**Page excerpt**
● ● ● ● ● ● ●

601.428/628 (F23):
Assignment 3

Due date: Wednesday, Oct 25th by 11pm Baltimore time

Compiler: semantic analysis

In this assignment you will implement semantic analysis and type checking for a compiler for a subset of the C programming language.

Getting started

Download assign03.zip and unzip it.

To compile the program, use the commands

make depend
make -j

You will be (primarily) modifying the source files semantic_analysis.h and semantic_analysis.cpp. You will also almost certainly need to modify the NodeBase class (defined in node_base.h and node_base.cpp) to add data members and member functions. Note that you are free to modify other source files if necessary.

In this assignment, the expected output of the executable (which is called “nearly_cc”) is a textual representation of the symbol table entries created by the semantic analyzer, or (if appropriate) an error message printed to stderr. The executable should be invoked using a command of the form

$ASSIGN03_DIR/nearly_cc -a sourcefile

where $ASSIGN03_DIR expands to the directory containing your work, and sourcefile is the C source file to analyze.

The “-a” command line option stands for “analyze.”

Your task

Your task is to implement the node visitation member functions in the SemanticAnalysis class so that

symbol tables are created and populated for the input source program, and
the input source is checked for semantic errors, which should be reported using the SemanticError::raise function

Visualizing the AST

Your semantic analyzer will need to work with the AST representation of the input code. We strongly recommend that you make use of the -p command line option to have your nearly_cc program print a text representation of the AST. This will give you detailed knowledge of how the AST is represented for whichever part of the AST you are working on. For example:

$ cat input/example01.c
int main(void) {
  return 0;
}
$ $ASSIGN03_DIR/nearly_cc -p input/example01.c
AST_UNIT
+--AST_FUNCTION_DEFINITION
   +--AST_BASIC_TYPE
   |  +--TOK_INT[int]
   +--TOK_IDENT[main]
   +--AST_FUNCTION_PARAMETER_LIST
   +--AST_STATEMENT_LIST
      +--AST_RETURN_EXPRESSION_STATEMENT
         +--AST_LITERAL_VALUE
            +--TOK_INT_LIT[0]

You might also find it helpful to refer to parse_buildast.y, which is the Bison parser, since its semantic actions are responsible for creating the AST.

Testing

As with Assignments 1 and 2, a public test suite is provided to serve as a detailed specification of the expected functionality of your program. (I’ve emphasized this text because I want to emphasize that the public tests will probably be at least as useful as a functional specification as the text in this assignment description.)

To use the test suite, start by setting the ASSIGN03_DIR environment variable to the path of the directory containg your work, e.g.

export ASSIGN03_DIR=~/compilers/assign03

assuming that ~/compilers/assign03 is the directory containing your code.

You will want to change directory into the directory assign03 of your clone of the public test repository.

● ● ● ● ● ● ●

**Material shown**

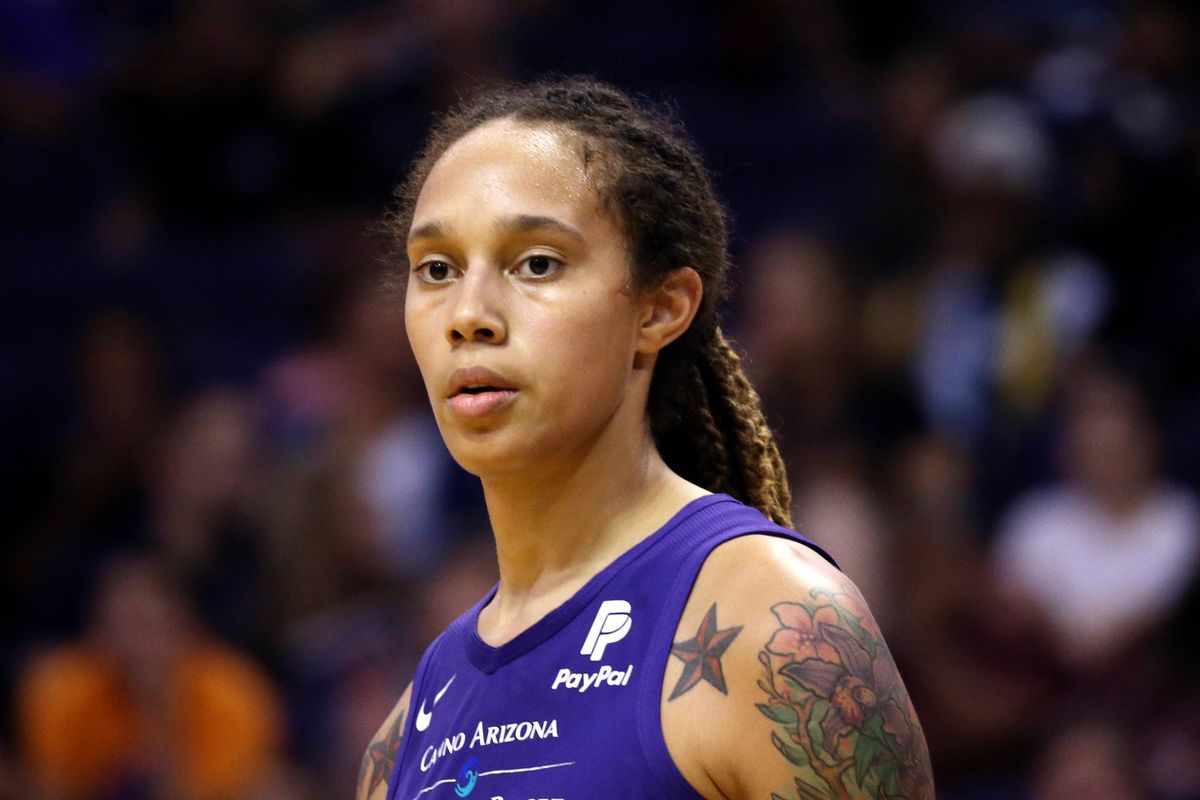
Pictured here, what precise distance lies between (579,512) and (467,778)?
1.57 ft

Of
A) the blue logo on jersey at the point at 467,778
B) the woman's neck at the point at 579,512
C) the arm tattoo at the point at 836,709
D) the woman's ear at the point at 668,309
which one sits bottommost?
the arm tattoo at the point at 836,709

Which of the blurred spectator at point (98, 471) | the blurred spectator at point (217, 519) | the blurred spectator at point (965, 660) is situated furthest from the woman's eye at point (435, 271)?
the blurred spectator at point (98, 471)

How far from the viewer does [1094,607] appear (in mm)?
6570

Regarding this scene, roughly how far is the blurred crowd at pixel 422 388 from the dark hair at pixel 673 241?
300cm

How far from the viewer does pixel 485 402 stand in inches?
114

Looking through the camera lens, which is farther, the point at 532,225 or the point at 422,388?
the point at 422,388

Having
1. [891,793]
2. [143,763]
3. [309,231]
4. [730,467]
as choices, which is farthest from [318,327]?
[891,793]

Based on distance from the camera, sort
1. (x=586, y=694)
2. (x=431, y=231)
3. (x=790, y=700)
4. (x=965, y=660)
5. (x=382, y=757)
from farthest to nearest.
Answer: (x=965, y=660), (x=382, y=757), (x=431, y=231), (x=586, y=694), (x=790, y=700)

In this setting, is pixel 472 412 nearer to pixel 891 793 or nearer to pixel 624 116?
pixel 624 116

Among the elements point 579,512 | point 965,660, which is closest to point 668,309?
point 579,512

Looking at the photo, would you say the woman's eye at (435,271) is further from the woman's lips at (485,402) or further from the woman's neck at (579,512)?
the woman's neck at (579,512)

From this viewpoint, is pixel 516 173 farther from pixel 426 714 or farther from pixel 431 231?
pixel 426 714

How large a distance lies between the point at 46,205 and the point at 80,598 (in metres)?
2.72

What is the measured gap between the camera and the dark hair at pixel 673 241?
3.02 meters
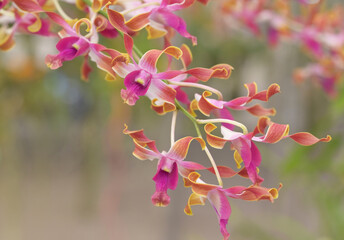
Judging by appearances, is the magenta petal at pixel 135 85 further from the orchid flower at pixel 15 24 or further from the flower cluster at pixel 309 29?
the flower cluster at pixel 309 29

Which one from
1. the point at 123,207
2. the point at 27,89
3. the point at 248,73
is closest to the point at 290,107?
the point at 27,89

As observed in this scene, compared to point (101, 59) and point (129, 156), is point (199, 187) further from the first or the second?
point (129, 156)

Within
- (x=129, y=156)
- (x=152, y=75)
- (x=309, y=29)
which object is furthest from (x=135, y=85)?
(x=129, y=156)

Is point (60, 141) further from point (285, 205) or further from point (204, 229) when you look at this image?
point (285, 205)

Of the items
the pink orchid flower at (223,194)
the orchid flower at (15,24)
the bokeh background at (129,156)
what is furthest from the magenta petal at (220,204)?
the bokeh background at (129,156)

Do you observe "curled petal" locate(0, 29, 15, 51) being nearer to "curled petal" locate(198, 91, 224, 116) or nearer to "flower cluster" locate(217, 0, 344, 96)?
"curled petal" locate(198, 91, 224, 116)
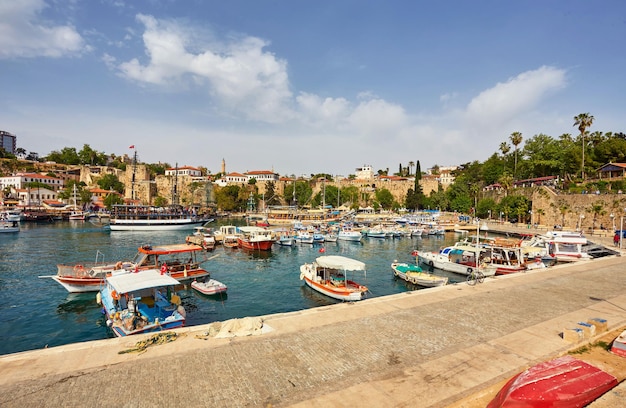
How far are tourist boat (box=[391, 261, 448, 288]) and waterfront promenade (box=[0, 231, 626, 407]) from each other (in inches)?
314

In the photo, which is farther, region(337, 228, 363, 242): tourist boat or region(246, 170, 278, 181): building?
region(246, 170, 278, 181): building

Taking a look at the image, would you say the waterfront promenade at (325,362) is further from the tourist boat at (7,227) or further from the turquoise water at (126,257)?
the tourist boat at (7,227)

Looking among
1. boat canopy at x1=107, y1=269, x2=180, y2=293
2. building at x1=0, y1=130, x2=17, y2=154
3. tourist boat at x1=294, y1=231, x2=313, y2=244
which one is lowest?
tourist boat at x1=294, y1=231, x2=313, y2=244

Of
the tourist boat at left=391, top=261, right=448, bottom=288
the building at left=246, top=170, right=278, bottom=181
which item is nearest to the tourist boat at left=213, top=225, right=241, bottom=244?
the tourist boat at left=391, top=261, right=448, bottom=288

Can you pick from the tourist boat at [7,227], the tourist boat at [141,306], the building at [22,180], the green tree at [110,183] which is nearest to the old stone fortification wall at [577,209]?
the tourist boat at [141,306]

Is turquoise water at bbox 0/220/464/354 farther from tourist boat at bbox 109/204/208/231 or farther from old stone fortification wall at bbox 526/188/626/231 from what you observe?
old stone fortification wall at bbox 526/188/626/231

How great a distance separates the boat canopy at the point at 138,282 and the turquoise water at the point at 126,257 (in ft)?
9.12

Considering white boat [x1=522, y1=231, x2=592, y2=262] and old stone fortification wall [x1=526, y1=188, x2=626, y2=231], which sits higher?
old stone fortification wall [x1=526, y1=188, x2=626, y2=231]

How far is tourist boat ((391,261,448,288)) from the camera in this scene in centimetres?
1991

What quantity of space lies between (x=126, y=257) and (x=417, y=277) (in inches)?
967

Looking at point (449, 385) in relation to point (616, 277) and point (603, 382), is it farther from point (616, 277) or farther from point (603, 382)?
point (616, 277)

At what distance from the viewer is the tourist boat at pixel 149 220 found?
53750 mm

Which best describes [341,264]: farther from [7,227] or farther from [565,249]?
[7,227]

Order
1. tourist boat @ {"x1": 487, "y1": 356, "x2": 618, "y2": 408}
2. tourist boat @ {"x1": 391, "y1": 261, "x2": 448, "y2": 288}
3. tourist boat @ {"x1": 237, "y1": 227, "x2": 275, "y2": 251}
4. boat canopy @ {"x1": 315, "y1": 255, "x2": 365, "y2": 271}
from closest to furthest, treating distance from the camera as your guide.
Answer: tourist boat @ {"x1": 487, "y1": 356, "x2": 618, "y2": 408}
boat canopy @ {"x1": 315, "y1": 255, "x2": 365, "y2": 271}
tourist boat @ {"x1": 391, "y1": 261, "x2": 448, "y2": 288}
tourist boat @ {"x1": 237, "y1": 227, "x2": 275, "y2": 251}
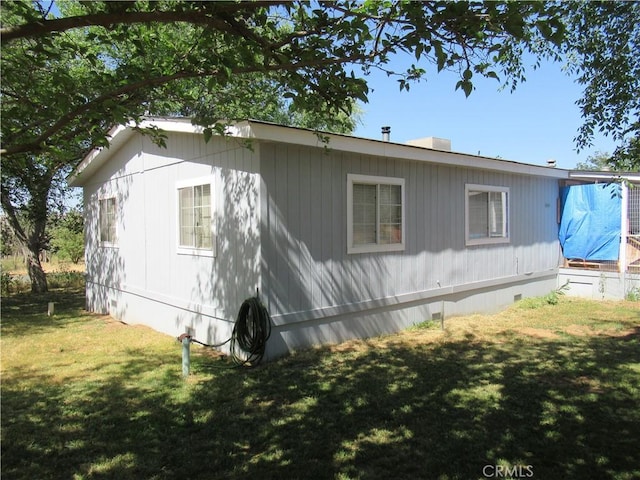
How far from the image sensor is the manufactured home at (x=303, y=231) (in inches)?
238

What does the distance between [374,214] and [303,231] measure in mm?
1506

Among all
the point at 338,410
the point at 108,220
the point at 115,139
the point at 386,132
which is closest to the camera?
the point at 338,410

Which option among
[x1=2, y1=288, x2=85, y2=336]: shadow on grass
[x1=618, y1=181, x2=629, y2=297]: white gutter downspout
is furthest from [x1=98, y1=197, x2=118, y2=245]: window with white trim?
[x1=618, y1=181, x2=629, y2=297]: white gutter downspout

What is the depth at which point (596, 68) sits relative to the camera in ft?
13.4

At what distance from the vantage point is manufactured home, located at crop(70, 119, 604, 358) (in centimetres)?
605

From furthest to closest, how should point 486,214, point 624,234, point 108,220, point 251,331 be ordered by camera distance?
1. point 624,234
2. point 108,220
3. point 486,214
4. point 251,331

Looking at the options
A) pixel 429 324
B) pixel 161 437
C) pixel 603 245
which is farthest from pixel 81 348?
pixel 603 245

● ● ● ● ● ● ●

**Requirements**
Rewrite the assignment description starting at "Compiler: semantic analysis" and ending at "C programming language.", swapping "type checking" for "type inference". The listing has nothing to do with the assignment description.

**The answer**
Compiler: semantic analysis

In this assignment you will implement semantic analysis and type inference for a compiler for a subset of the C programming language.